# Consigne
Répondez aux questions suivantes en vous appuyant sur l'extrait consacré à la faillite personnelle.
1. Quel est désormais le délai minimal de libération pour un individu à sa première faillite, hors exception pour revenus modestes ?
2. Quel revenu mensuel maximal, après impôt, définit un revenu modeste pour une personne seule ?
3. À combien la limite de dette totale permettant d'accéder aux négociations à l'amiable est-elle portée ?

# Extrait du texte

....

Consommateur trop endetté, vous envisagez la faillite personnelle pour vous libérer de vos dettes en quelques mois à peine? Détrompez-vous.

Dès aujourd'hui, des amendements à la législation fédérale des faillites entrent en vigueur afin de forcer les particuliers insolvables à négocier avec leurs créanciers, plutôt que de déclarer faillite avec l'espoir de se libérer rapidement de leurs dettes.

«Il y a encore cette perception dans le public. Mais c'est maintenant fini, ça. Les délais minimaux de libération sont deux à trois fois plus longs qu'auparavant», résume Pierre Fortin, syndic en faillite personnelle chez Fortin & Associés.

Ainsi, le délai minimal de libération pour un individu à sa première faillite passe de neuf à 21 mois. C'est presque deux ans de purgatoire financier, au lieu de quelques mois.

Et lors d'une faillite subséquente, ce délai minimal de libération triple carrément. Il est désormais de 36 mois au lieu de 12 mois auparavant. C'est donc un purgatoire financier de trois ans qui attend les consommateurs trop dépensiers et récidivistes.

«Ces modifications visent surtout à dissuader les abus de faillites à répétition de la part de certains consommateurs», note Pierre Fortin.

Une exception est prévue pour les particuliers à revenus modestes. Dans ce cas, le délai minimal de libération d'une première faillite demeure à neuf mois. Mais il double de 12 à 24 mois pour les fois subséquentes.

Toutefois, note M. Fortin, la définition de «revenu modeste» est laissée à Statistique Canada. Ça signifie un maximum de 2000$ par mois (après impôt) pour une personne seule, et jusqu'à 4100$ par mois pour une famille de deux adultes et trois enfants.

«C'est vraiment le seuil inférieur de la classe moyenne. En pratique, ça veut dire que la majorité des cas de faillites personnelles seront au-dessus, et donc soumis aux délais de libération désormais plus longs», résume Pierre Fortin.

En contrepartie, dit-il, les amendements à la législation fédérale devraient faciliter la négociation entre les consommateurs insolvables et leurs créanciers, dans le but de convenir d'un remboursement par paiements périodiques.

D'ailleurs, la limite de dette totale d'un particulier pour accéder à de telles négociations à l'amiable est rehaussée considérablement, de 75 000$ à 250 000$.

Au-delà, une personne insolvable devra encore passer par un processus de faillite judiciarisée.

«C'est beaucoup plus long et compliqué que la négociation d'un règlement, même partiel, entre un particulier insolvable et ses créanciers», selon M. Fortier.

Par ailleurs, pour rehausser l'attrait d'un tel règlement négocié, la législation amendée proscrit la saisie de la résidence et du véhicule personnel d'un particulier insolvable, par les créanciers garantis de ces biens, tant que cette personne poursuit ses paiements en vertu de l'entente avec ces créanciers.

Et si cette période demeure plafonnée à cinq ans, elle est désormais assortie de la possibilité de rouvrir l'entente avec les créanciers en cas d'une autre situation d'insolvabilité par le particulier.

....

# Données recueillies
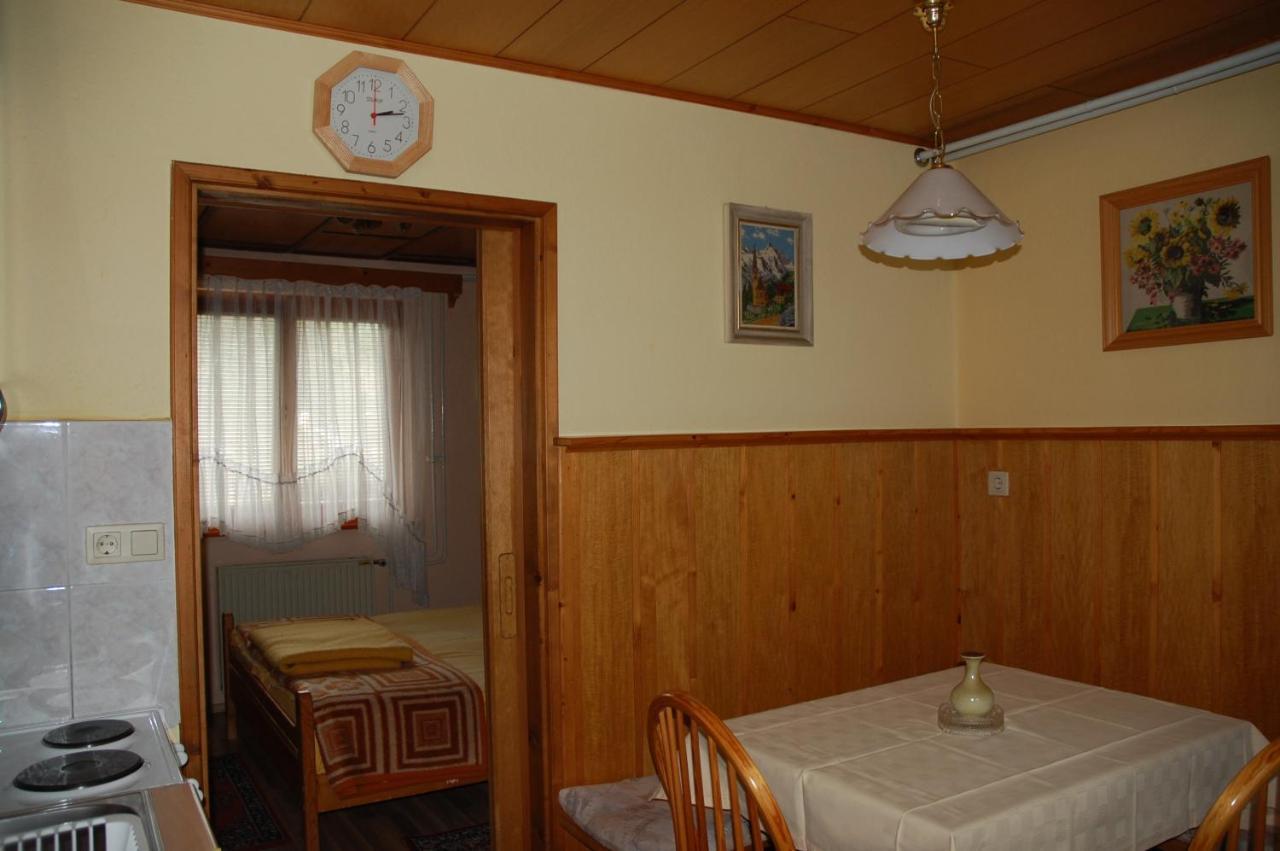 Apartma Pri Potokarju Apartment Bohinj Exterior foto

....

# Réponse
1. 21 mois (au lieu de neuf auparavant).
2. 2000 $ par mois.
3. 250 000 $ (au lieu de 75 000 $).